Chilton Shelby Mental Health Center (CSMHC) is required under the federal health care privacy rules (the "Privacy Rules"), to protect the privacy of your health information, which includes information about your health history, symptoms, test results, diagnoses, treatment, and
claims and payment history (collectively, "Health Information"). CSMHC
is also required to provide you with this Privacy Notice regarding
CSMHC’s legal duties, policies and procedures to protect and maintain
the privacy of your Health Information. CSMHC is required to follow the
terms of this Privacy Notice unless (and until) it is revised.
CSMHC reserves the right to change the terms of this Privacy
Notice and to make the new notice provisions effective for the Health
Information that CSMHC maintains and uses, as well as for any Health
Information that we may receive in the future.
Should the terms of this Privacy Notice change, CSMHC will
promptly distribute a revised copy of the notice to you.
Revised Privacy Notices will be available at each office for
individuals to take with them and a copy of revised Privacy Notices will
be posted in a prominent location in each office.

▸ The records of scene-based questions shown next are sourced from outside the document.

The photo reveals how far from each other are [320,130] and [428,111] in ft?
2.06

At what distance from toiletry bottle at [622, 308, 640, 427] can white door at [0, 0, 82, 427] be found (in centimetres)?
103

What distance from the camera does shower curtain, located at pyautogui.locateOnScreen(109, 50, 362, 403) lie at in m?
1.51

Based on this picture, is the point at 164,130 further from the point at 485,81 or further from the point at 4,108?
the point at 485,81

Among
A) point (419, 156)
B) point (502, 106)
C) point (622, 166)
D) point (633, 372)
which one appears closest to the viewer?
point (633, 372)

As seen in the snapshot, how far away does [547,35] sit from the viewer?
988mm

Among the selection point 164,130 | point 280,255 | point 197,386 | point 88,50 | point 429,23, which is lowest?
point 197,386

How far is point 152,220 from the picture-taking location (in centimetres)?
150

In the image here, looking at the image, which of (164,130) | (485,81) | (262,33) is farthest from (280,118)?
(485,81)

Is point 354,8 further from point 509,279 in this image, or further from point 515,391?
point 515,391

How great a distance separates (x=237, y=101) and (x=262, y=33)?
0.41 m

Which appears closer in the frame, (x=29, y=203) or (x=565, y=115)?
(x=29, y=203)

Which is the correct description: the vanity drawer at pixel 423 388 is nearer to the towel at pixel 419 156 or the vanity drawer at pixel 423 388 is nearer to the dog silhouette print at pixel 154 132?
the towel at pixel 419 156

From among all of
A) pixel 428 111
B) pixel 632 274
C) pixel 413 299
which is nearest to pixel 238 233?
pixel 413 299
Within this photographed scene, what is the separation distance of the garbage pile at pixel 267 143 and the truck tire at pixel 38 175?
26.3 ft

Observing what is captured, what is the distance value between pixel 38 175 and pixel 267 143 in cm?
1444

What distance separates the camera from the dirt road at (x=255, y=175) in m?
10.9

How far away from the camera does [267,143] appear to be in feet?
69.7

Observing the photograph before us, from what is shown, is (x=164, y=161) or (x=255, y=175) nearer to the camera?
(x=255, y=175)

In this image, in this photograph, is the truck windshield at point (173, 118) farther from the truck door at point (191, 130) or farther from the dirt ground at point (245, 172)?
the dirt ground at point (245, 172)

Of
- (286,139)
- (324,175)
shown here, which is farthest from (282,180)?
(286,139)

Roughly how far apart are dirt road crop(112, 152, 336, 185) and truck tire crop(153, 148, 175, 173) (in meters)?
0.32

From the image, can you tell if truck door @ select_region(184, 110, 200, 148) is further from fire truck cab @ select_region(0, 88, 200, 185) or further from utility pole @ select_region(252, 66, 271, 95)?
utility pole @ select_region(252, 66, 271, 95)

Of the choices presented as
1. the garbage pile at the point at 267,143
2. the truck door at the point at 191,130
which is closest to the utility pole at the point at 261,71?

Permitted Uses and Disclosures of Your Health Information.
-
General
Uses and Disclosures Which Require Consumer Consent.
Under
the Privacy Rules, CSMHC is permitted to use and disclose your
health information, without obtaining your permission and
authorization for the following purposes:
- Treatment.
CSMHC
is permitted to use and disclose your Health Information in the
provision and coordination of your health care. For example, CSMHC
may disclose your Health Information to other Chilton Shelby
Mental Health Center employees who have a need for such information for your care and treatment.
-
Payment.
CSMHC
is permitted to use and disclose your Health Information for the
purposes of determining coverage, billing, and reimbursement. This
information may be released to an insurance company, third party
payor, or other authorized entity or person involved in the
payment of your medical bills and may include copies or portions
of your medical record which are necessary for payment of your
bill. For example, a bill sent to your insurance company may
include information that identifies you, your diagnosis, and the
procedures and supplies used in your treatment.
-
Health
Care Operations.
CSMHC
is permitted to use and disclose your Health Information during
CSMHC health care operations, including, but not limited to:
quality assurance, auditing, licensing or credentialing
activities, and for educational purposes.

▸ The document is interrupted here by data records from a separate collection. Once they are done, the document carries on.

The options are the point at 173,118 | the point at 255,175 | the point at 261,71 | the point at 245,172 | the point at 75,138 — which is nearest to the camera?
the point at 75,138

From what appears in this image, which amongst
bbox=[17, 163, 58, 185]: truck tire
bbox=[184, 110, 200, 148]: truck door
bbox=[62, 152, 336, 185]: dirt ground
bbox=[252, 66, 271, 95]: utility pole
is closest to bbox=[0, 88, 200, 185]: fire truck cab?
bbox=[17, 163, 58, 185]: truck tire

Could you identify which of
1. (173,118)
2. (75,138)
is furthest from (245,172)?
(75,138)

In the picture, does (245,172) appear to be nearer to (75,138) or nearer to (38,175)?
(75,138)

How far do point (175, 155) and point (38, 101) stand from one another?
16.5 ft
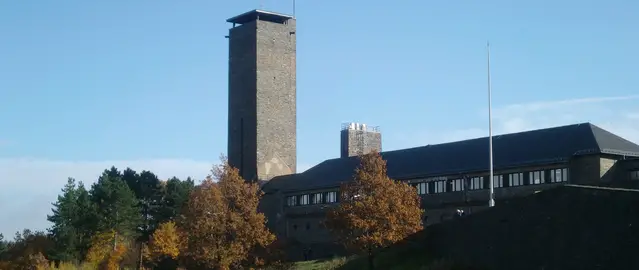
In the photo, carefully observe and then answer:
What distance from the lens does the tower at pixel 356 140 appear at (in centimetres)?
9806

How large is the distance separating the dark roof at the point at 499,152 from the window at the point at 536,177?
71 centimetres

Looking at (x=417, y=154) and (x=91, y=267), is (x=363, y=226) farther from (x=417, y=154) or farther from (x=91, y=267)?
(x=91, y=267)

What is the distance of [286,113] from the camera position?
9744 centimetres

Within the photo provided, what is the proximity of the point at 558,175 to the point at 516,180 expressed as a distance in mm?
3626

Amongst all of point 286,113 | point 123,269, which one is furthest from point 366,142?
point 123,269

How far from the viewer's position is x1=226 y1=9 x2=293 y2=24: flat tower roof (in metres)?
96.0

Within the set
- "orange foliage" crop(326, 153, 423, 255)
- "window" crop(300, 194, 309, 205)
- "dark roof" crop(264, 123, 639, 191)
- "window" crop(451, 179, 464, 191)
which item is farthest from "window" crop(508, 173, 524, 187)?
"window" crop(300, 194, 309, 205)

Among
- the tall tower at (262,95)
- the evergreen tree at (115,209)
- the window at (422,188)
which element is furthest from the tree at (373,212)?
the tall tower at (262,95)

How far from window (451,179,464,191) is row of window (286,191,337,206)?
557 inches

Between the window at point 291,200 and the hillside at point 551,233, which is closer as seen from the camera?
the hillside at point 551,233

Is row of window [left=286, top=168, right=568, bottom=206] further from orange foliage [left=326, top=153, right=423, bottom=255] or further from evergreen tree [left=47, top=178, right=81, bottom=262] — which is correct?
evergreen tree [left=47, top=178, right=81, bottom=262]

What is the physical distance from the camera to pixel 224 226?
60219mm

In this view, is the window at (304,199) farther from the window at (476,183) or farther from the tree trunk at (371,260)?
the tree trunk at (371,260)

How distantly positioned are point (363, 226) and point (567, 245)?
68.8 feet
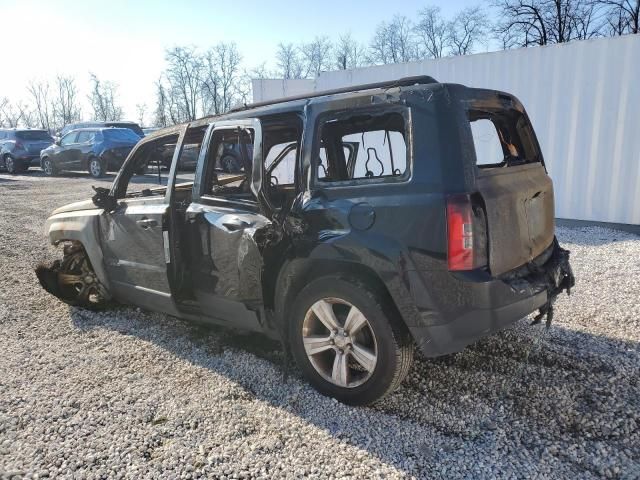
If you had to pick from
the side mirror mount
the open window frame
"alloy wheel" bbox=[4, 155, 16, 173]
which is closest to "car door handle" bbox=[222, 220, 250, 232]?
the open window frame

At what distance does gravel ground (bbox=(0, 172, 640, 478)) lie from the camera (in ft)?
8.32

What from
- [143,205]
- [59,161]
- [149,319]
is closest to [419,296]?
[143,205]

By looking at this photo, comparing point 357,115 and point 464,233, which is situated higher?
point 357,115

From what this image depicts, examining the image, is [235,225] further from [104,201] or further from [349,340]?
[104,201]

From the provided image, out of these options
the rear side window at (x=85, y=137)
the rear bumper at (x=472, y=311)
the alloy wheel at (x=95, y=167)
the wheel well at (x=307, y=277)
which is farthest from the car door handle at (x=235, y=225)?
the rear side window at (x=85, y=137)

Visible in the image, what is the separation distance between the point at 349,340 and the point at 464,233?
0.94m

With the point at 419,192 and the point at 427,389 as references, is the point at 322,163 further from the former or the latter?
the point at 427,389

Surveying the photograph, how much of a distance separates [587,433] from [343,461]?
Answer: 4.30 feet

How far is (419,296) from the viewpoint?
2688 millimetres

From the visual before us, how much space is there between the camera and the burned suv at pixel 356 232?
2.64 metres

For example, CSMHC can use your Health Information to
internally assess CSMHC’s quality of care provided to consumers.
-
Uses
and Disclosures Which Require Consumer Opportunity to Verbally Agree
or Object Under the
Privacy Rules, CSMHC is permitted to use and disclose your Health
Information: (i) to disaster relief agencies, and (ii) to family
members, close personal friends or any other person identified by
you, if the information is directly relevant to that person's
involvement in your care or treatment.
Except in emergency situations, you will be notified in
advance and have the opportunity to verbally agree or object to this
use and disclosure of your Health Information.
-
Uses
and Disclosures Which Require Written Authorization.
As
required by the Privacy Rules, all other uses and disclosures of
your Health Information (not described above) will be made only with
your written Authorization.
For example, in order to disclose your Health Information to
your primary health care provider, consulting providers and to other
health care providers, CSMHC must obtain your Authorization. Under
the Privacy Rules, you may revoke your Authorization at any time.

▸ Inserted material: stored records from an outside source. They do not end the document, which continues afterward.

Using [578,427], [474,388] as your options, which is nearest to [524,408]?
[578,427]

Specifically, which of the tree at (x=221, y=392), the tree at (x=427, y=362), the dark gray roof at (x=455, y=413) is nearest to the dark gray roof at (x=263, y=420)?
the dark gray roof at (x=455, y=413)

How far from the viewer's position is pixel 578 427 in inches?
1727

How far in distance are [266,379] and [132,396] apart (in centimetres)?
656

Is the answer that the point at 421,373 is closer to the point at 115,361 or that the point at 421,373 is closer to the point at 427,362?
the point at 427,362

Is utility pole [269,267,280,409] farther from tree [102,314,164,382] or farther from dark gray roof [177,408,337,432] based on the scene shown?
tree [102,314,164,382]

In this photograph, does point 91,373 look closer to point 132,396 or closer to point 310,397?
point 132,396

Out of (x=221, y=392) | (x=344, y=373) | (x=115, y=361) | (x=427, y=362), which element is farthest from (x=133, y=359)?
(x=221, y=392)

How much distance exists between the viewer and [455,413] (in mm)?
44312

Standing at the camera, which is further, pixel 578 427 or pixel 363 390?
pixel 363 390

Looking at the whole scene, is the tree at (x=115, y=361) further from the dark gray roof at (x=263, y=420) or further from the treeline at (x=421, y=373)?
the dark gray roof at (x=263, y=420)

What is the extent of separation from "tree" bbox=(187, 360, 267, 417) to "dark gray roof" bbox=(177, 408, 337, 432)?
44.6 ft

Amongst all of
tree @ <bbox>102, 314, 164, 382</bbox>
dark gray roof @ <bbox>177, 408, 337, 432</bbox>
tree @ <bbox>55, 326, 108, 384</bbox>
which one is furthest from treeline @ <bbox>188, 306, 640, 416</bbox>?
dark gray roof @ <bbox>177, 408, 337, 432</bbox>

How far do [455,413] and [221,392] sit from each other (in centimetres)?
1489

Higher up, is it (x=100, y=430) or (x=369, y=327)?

The revocation of your Authorization will be effective immediately, except
to the extent that: CSMHC
has relied upon it previously for the use and disclosure of your
Health Information; if the Authorization was obtained as a condition
of obtaining insurance coverage where other law provides the insurer
with the right to contest a claim under the policy or the policy
itself; or where your Health Information was obtained as part of a
research study and is necessary to maintain the integrity of the
study.
-
Uses
and Disclosures Which Do Not Require Consent, Authorization or
Opportunity to Verbally Agree or Object. Under the Privacy Rules, CSMHC is permitted to use or
disclose your Health Information without your Consent, Authorization
or Opportunity to Verbally Agree or Object with regard to the
following:
-
Uses
and Disclosures Required by Law.
CSMHC may use and disclose your Health Information when
required to do so by law, including, but not limited to: reporting abuse, neglect and domestic violence; in response
to judicial and administrative proceedings; or in order to alert
law enforcement to criminal conduct on our premises or of a death
that may be the result of criminal conduct.
-
Public
Health Activities.
CSMHC may
disclose your Health Information for public health reporting,
including, but not limited to: child abuse and neglect;
reporting communicable diseases and vital statistics;
product recalls and adverse events; or notifying person(s) who may
have been exposed to a disease or are at risk of contracting or
spreading a disease or condition.
-
Abuse
and Neglect.
CSMHC may disclose your Health Information to a local, state, or
federal government authority, if CSMHC has a reasonable belief of
abuse, neglect or domestic violence.
-
Regulatory
Agencies. CSMHC
may disclose your Health Information to a health care oversight
agency for activities authorized by law, including, but not
limited to, licensure, investigations and inspections.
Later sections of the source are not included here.